При этих условиях нужно было или отказаться от мысли о центральном терроре, или попытаться делать его собственными силами, не рассчитывая ни на какую помощь со стороны. А между тем, как я сказал, эта мысль положительно носилась в воздухе.
При первой моей встрече с А. И. Ульяновым после демонстрации 17 ноября я заговорил с ним на эту тему, и с первых же слов оказалось, что он также считал настоящий момент очень подходящим для центрального террористического акта; он указывал лишь на большие трудности этого предприятия в виду отсутствия организации, людей и средств[7]. Мы с ним решили позондировать почву и поискать подходящих людей.

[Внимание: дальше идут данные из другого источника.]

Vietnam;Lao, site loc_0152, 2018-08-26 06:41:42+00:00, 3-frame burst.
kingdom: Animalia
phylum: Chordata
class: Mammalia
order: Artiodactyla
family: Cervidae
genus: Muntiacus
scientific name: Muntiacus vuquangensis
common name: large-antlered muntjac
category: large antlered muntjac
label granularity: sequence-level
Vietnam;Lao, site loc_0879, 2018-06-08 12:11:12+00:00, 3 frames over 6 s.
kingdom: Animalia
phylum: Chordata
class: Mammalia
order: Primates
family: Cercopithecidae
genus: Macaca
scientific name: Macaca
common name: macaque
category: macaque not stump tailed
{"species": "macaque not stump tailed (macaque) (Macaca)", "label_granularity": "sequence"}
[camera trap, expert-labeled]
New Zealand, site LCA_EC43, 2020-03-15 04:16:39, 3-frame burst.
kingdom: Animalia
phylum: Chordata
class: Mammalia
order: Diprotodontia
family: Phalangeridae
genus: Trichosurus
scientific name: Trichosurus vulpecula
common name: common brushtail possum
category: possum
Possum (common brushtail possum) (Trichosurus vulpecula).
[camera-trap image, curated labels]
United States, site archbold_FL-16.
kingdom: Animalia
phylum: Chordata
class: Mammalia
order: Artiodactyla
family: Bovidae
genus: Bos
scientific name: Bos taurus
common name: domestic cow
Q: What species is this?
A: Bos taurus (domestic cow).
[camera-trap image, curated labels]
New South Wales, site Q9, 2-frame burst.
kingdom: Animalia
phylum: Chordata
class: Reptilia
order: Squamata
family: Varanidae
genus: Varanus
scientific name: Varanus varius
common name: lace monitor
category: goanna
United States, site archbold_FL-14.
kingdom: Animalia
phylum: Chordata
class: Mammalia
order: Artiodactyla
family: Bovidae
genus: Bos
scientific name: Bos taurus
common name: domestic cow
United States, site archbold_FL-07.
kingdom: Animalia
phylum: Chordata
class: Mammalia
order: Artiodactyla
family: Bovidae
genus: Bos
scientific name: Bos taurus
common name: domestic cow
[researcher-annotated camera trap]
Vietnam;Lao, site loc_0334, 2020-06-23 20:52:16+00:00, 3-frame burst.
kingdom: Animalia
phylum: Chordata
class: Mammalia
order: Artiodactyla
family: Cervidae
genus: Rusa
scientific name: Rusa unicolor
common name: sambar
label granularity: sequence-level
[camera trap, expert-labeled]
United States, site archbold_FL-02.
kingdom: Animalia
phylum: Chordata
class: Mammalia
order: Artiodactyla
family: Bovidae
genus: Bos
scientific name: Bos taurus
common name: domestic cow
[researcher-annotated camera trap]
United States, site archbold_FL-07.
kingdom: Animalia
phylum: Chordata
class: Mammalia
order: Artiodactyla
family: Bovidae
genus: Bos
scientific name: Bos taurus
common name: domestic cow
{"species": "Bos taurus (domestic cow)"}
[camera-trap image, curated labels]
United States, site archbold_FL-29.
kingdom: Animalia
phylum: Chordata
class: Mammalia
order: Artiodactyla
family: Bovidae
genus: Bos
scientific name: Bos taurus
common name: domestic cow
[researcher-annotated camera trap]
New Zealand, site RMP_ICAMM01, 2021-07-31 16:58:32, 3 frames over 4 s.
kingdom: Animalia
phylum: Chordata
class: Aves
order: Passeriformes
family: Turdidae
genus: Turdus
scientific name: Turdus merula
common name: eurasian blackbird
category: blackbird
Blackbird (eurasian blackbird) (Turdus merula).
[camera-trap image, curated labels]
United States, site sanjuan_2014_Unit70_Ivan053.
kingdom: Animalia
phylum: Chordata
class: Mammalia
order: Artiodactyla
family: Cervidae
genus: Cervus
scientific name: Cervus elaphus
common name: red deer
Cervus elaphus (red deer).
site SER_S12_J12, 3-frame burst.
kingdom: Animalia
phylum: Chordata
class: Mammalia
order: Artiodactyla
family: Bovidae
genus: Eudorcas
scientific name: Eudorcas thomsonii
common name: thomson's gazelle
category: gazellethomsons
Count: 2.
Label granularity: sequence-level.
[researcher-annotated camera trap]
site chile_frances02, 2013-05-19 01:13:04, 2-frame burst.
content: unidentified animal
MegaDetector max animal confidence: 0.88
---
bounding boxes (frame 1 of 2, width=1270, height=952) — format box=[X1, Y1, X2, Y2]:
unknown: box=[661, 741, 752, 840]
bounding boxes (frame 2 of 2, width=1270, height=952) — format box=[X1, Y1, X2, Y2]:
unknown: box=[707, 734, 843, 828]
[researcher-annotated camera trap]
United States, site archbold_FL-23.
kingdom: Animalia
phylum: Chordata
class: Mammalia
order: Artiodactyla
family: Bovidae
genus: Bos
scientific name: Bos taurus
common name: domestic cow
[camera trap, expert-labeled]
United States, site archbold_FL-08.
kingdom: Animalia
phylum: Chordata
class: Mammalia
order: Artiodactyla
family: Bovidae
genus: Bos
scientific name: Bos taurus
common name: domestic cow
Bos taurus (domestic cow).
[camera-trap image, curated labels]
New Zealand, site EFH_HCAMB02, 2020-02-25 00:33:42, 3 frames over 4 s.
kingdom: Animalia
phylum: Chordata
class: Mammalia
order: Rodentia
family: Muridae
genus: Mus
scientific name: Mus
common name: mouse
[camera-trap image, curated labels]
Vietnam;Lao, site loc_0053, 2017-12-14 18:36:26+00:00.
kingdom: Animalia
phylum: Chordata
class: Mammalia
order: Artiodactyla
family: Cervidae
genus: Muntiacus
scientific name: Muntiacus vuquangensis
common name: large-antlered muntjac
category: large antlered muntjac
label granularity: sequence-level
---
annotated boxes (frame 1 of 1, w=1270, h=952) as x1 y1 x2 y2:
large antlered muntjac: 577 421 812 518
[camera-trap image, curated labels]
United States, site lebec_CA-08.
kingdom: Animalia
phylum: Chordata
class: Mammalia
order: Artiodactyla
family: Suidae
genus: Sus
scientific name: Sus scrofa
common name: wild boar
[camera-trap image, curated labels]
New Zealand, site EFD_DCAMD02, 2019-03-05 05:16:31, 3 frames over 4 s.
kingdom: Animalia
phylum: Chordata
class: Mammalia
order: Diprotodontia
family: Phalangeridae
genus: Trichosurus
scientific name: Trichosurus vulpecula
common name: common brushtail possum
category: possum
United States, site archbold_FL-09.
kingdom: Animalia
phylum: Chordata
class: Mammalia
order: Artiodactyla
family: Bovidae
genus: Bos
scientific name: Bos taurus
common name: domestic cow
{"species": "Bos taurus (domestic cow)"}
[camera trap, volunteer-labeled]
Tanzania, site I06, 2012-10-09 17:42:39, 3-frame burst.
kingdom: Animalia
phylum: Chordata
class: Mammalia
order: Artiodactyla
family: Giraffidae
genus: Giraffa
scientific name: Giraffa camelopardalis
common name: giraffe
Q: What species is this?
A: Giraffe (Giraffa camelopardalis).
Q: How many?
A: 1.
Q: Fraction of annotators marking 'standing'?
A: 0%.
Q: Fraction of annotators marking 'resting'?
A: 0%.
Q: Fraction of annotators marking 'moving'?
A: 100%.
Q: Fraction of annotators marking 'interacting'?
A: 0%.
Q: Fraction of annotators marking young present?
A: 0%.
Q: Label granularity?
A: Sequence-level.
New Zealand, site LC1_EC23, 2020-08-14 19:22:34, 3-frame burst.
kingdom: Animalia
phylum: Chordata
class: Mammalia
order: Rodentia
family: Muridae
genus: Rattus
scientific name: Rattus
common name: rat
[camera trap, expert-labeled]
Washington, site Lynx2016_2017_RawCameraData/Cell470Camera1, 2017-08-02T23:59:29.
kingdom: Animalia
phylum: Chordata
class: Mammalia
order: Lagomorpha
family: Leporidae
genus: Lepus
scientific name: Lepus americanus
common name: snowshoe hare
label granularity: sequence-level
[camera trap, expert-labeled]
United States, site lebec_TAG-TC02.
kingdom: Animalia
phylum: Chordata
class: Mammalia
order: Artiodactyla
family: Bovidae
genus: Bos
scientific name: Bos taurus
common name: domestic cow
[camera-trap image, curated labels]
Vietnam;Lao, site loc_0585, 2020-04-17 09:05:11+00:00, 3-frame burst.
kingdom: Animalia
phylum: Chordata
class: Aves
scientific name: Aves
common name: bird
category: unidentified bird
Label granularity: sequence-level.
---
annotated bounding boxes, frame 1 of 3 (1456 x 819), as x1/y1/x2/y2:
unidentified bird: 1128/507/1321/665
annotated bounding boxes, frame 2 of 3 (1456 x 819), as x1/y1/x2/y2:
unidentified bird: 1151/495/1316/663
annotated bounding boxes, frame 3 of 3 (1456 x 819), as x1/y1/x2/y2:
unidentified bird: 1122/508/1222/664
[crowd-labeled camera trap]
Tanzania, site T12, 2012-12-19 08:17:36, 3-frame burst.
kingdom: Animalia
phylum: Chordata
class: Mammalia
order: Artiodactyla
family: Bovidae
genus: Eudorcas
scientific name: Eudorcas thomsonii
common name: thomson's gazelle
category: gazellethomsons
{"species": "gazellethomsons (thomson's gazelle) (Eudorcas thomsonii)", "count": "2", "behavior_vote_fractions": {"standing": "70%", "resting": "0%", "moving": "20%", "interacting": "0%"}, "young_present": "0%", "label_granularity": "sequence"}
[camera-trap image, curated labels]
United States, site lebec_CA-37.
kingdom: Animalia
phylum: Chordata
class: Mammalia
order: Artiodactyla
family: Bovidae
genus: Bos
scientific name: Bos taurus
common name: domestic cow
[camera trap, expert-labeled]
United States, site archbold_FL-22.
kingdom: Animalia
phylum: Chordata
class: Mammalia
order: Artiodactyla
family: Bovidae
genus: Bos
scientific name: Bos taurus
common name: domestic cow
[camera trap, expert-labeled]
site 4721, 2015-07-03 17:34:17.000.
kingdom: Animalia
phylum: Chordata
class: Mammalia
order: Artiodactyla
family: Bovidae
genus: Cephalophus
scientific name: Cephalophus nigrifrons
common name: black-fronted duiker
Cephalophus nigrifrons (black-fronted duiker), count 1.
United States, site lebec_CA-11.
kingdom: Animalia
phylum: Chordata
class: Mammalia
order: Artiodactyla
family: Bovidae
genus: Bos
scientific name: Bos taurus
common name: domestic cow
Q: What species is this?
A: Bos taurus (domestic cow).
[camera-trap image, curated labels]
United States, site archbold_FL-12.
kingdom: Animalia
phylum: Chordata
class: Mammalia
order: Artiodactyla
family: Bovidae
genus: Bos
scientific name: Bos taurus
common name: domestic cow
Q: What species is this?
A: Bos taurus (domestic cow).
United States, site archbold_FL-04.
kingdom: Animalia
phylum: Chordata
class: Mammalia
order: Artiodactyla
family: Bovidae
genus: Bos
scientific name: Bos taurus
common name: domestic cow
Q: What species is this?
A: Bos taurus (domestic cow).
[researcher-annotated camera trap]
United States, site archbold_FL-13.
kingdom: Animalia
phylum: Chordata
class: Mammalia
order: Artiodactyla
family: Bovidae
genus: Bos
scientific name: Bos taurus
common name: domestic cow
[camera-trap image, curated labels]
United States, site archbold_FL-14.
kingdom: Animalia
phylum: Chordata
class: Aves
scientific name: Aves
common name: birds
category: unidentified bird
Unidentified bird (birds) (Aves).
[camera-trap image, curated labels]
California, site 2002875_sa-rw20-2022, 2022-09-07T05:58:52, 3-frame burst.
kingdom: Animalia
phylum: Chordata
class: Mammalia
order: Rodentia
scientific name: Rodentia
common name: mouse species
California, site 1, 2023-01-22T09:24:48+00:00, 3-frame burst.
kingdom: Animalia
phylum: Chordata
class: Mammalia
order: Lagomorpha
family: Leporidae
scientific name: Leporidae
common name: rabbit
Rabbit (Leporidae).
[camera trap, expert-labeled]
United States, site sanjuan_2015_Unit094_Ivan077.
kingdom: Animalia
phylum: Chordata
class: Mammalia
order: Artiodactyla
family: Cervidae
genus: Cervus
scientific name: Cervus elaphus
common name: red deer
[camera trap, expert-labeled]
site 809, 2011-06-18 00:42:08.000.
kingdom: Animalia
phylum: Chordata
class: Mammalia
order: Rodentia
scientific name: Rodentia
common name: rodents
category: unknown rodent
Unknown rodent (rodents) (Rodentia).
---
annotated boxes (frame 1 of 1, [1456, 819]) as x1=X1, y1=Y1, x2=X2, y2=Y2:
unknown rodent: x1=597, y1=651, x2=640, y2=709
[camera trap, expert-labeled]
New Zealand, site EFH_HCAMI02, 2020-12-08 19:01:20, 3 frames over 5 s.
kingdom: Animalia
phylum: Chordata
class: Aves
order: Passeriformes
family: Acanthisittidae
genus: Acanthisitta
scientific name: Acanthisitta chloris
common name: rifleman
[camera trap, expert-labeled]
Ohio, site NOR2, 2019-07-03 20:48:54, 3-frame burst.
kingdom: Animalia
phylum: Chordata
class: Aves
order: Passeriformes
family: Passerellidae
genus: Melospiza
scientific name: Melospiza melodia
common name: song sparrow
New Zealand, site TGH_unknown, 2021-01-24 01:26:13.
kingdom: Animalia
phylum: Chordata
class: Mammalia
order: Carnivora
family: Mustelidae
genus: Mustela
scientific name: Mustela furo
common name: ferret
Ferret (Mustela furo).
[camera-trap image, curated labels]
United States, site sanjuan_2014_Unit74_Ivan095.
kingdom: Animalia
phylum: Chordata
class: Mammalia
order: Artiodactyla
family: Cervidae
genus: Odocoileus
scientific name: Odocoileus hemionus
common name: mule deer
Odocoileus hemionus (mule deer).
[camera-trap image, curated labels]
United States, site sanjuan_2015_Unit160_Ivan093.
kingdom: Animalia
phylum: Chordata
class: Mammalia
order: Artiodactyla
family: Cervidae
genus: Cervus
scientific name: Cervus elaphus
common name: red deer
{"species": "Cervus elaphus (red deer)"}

Все перечисленные лица, к которым впоследствии (уже после моего ареста) присоединились через Шевырева Осипанов, Андреюшкин, Генералов[t], а потом Канчер[u], Горкун, Волохов и др., составили «Террористическую фракцию партии Народной воли» и под этим именем фигурировали па процессе. Из фракции естественным путем выделилась «центральная группа», состоявшая из Шевырева, Лукашевича и Говорухина[IV]; после отъезда Шевырева в Крым, в центр вошел А. И. Ульянов, которому и выпала на долю честь быть главной, центральной фигурой процесса первомартовцев.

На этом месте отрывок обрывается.